Hoping to separate fact from fiction, Mamamia‘s daily news podcast, The Quicky, spoke to infectious disease specialist Dr Sanjaya Sanananyaka from the Australian National University to answer all your questions about coronavirus.
From questions about whether stockpiling is really necessary, to a rundown on exactly how the virus spreads, here’s what he had to say:
Do I need to wear a mask?
“There are two situations where a mask will help. In the hospital setting – if you’re a healthcare worker seeing a person with coronavirus – it will help. If we’re having a wider outbreak in Australia and you’re looking after someone at home with coronavirus, wearing a mask will help. But generally wearing it in the wider community won’t be as helpful as practising good hand hygiene.”
Is this coronavirus any more dangerous than a standard flu season?
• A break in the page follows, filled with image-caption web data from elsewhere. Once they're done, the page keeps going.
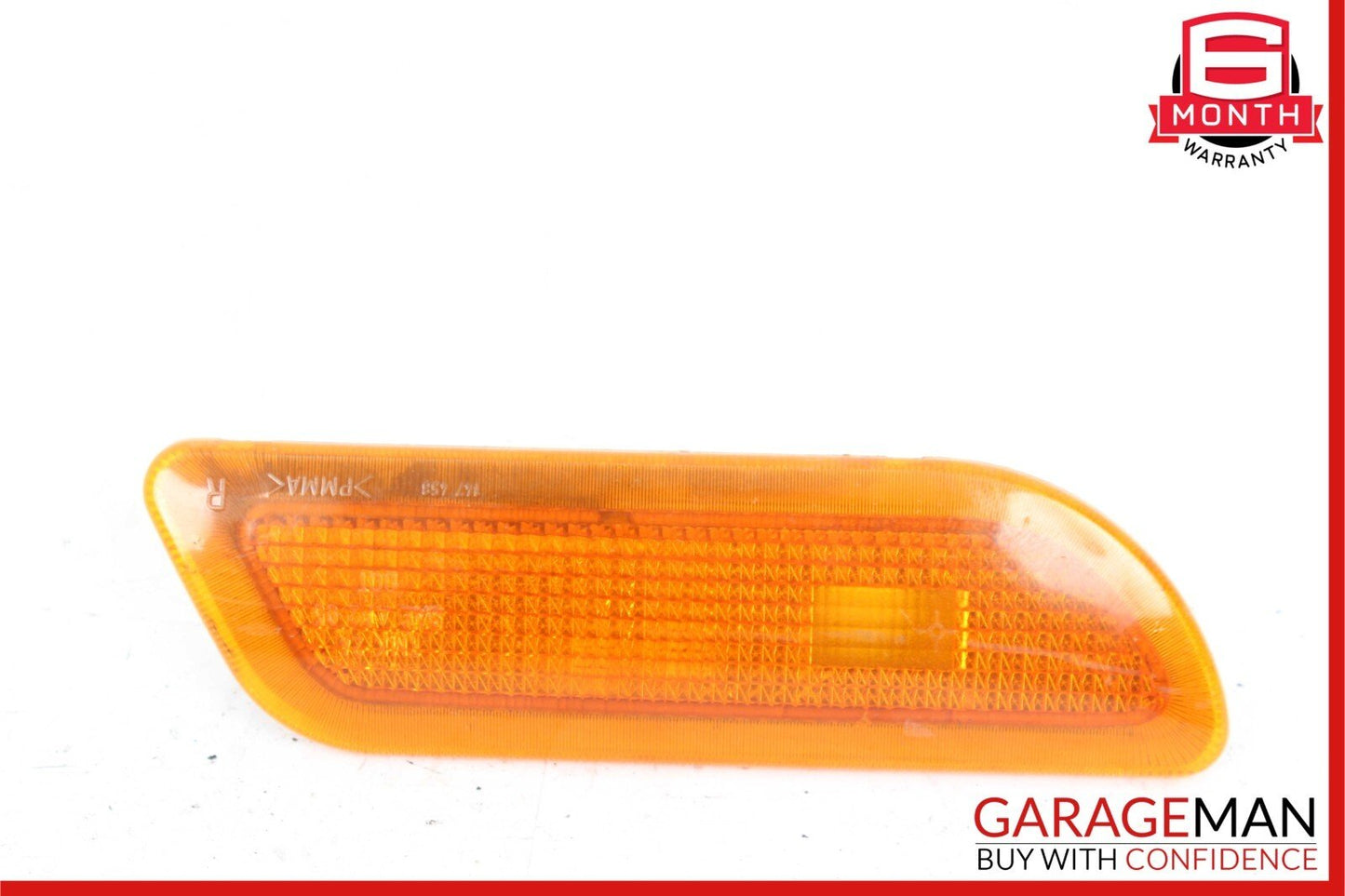 98-03 Mercedes W208 CLK320 CLK55 Front Bumper Turn Signal Light Right 2088200221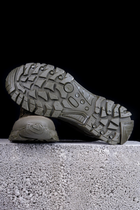 Тактические ботинки мужские Light Tactic 42 розмір 28 см кожа и Кордура 1000D демисезонные с усиленным носком и стельками Коричневый - изображение 3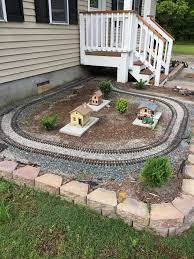 garden railroads o gauge railroading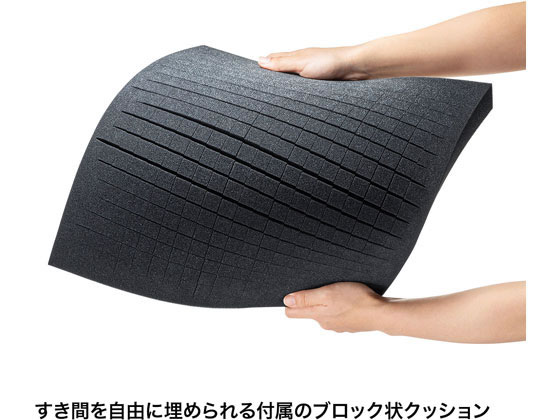 サンワサプライ プロジェクターバッグ BAG-PRO5 サンワサプライ プロジェクターバッグ BAG-PRO5 通販フォレストウェイ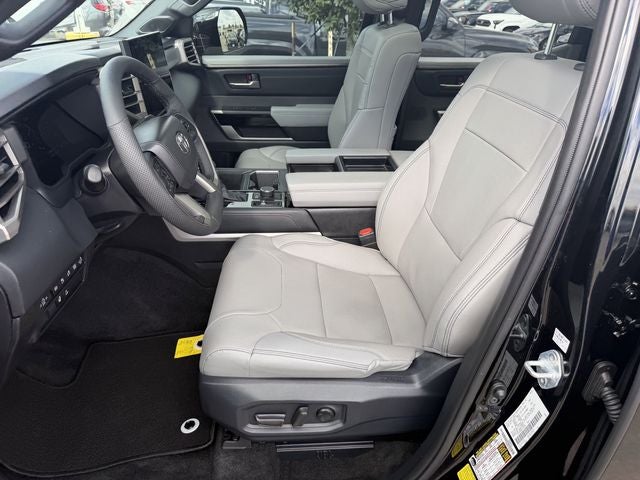 2026 Toyota Tundra Hybrid Limited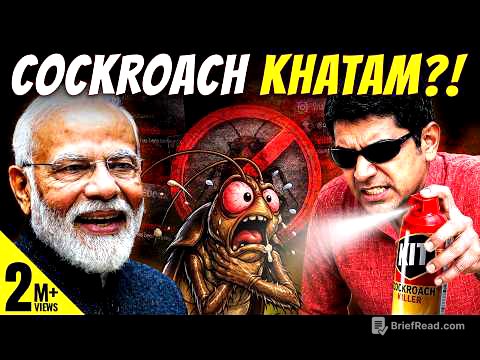 Modi Govt Trying To Exterminate Cockroach Janta Party? | Can CJP Bring Real Change? | Akash Banerjee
“The differences between the standard flu season and this coronavirus is that none of us are immune to this coronavirus. None of us have been exposed to it before. With the flu, we’ve got varying degrees of immunity and we’ve got a flu vaccine.”
How do I know if I have the coronavirus?
“It’s very hard to tell. There are some people, a very small proportion, who can be affected and not have symptoms. Others may have a very mild flu-like illness, while others may be more severely ill and have pneumonia. The most common symptoms are fever and a cough and then a variety of symptoms can follow that including muscle aches and pains, sore throat and even diarrhea.”
Who is most at risk of catching this coronavirus?
“We’re all at risk of catching coronavirus because none of us are immune to it. In terms of those people who are most likely to get really sick from it, it looks to be people over the age of 65 and people who have more health issues, such as high blood pressure, obesity, diabetes. It looks like men get worse cases than women, which could be because men are more likely to have those underlying health conditions and women typically have stronger immune systems.”
How do we protect people that are more vulnerable in the community?
“We should have active surveillance in Australia to focus on those areas where people are at home, such as nursing homes, and keep communicating on a daily basis from the government to the people about who is most at risk, what they need to look for and when they need to seek medical attention. Social distancing, which is shutting down large gatherings of people, should also help limit the spread of the virus.”